**Çözülecek görevler**
**1)** Uyku ve diyabet hakkındaki metne göre CDC, yetişkinlerin gece başına en az kaç saat uyumasını öneriyor?
**2)** Diyabet ile uyku sorunları arasındaki ilişkiyi anlatan metni son cümlesinden sonra sürdürün.

**Gösterilen metin**
* * * *
Bu, klinik beslenme uzmanı ve beslenme araştırmacısı Raede Basiri’nin ulaştığı sonuçtur. Çalışma Frontiers in Nutrition dergisinde yayınlandı.
CDC, yetişkinlerin gece başına en az yedi saat uykuya ihtiyaç duymasını önermektedir. Ancak uzmanlar, 50 ila 70 milyon arasında Amerikalının uykusuzluk veya apne gibi uyku bozukluklarından muzdarip olduğunu tahmin ediyor. Yeni araştırmalar metabolik sağlığın bu bozukluklarda önemli bir rol oynayabileceğini öne sürüyor.
Veri analizi, diyabetli kişilerin normal glikoz düzeyine sahip kişilere göre önemli ölçüde daha sık uyku sorunu yaşadığını gösterdi. Uykuya dalmada zorluk, uyku süresinin bozulması ve uyku bozuklukları tanısı koyma olasılıkları daha yüksektir. Prediyabetli kişilerde de benzer eğilimler görüldü ancak bu eğilimler daha az belirgindi.
Beklenmeyen bir başka sonuç da, diyabetli hastalarda diyet ve kan şekeri düzeylerinin sıkı kontrolünün sıklıkla daha kötü uykuyla birlikte olmasıydı. Bu, yalnızca glikoz seviyelerinin değil, aynı zamanda diyette hangi yiyeceklerin baskın olduğunun da önemli olduğunu gösterir.
* * * *
**Sağlanan veriler**

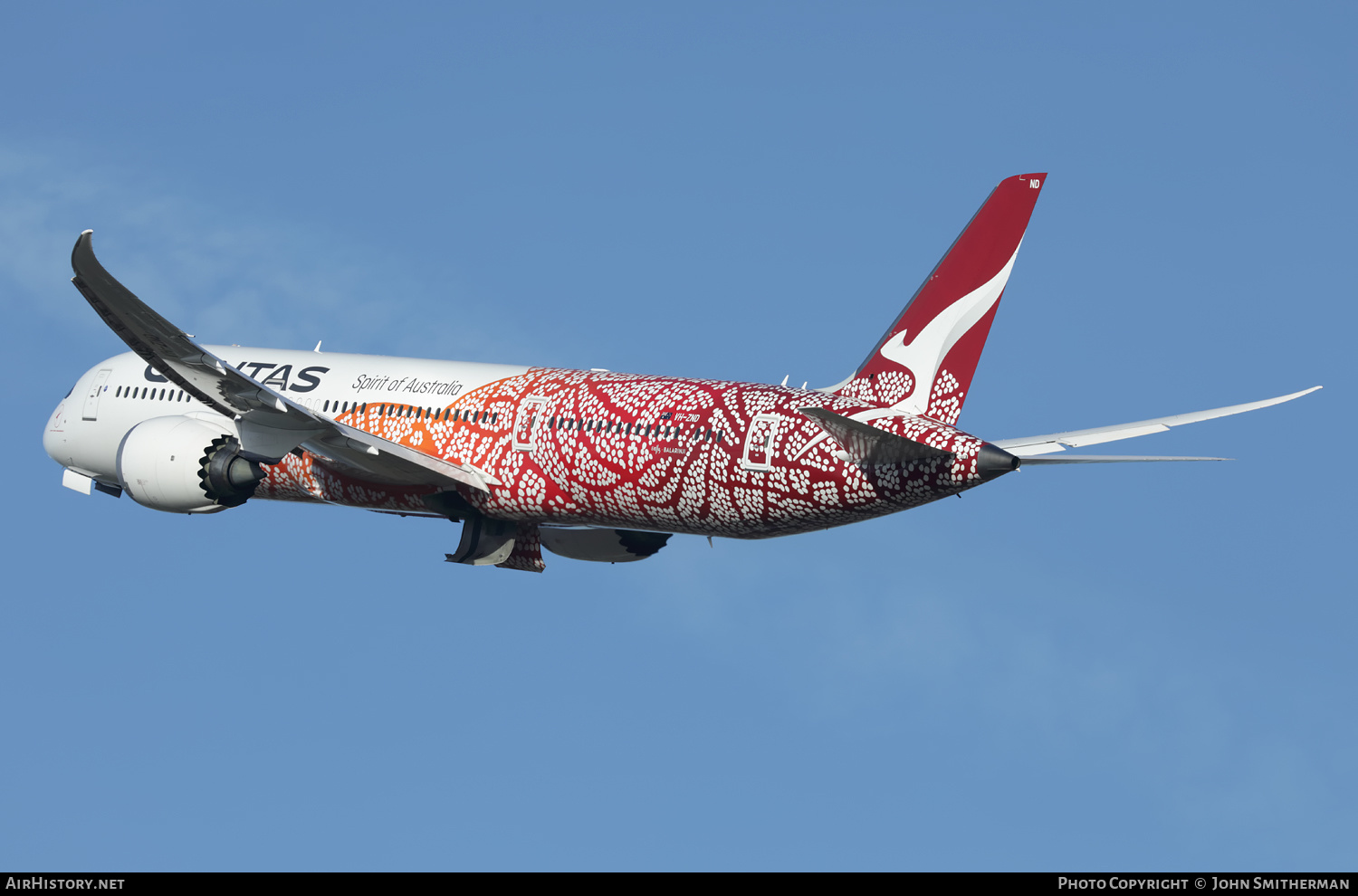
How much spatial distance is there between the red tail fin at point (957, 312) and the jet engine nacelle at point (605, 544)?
* * * *
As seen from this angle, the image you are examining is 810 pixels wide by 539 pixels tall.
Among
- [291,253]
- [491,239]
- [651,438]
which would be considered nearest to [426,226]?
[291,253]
* * * *
**Görev sonuçları**
**1)** En az yedi saat.

**2)**
Araştırmacılar, düşük proteinli diyetlerin, özellikle de yüksek yağ alımıyla birleştirildiğinde uyku üzerinde en kötü etkiye sahip olduğunu buldu. Bu beslenme kalıpları, diyabetin varlığına bakılmaksızın kötü uyku kalitesiyle ilişkilendirildi. Aynı zamanda, düşük karbonhidratlı, yüksek yağlı diyetler, hem diyabetli kişilerde hem de kan şekeri düzeyleri normal sınırlar içinde kalan kişilerde çok az uyku alma olasılığının azalmasıyla ilişkilendirildi.
Çalışmanın yazarları, uykuyu iyileştirmeye yönelik öneriler geliştirirken, yalnızca günlük rutini ve uyku bozukluklarının tedavisini değil, aynı zamanda karbonhidrat metabolizmasının durumunu ve beslenme yapısını da dikkate almanın önemli olduğunu belirtiyor. Araştırmacılara göre beslenmeye bireysel yaklaşım, uyku kalitesini ve genel sağlığı iyileştirmenin araçlarından biri olabilir.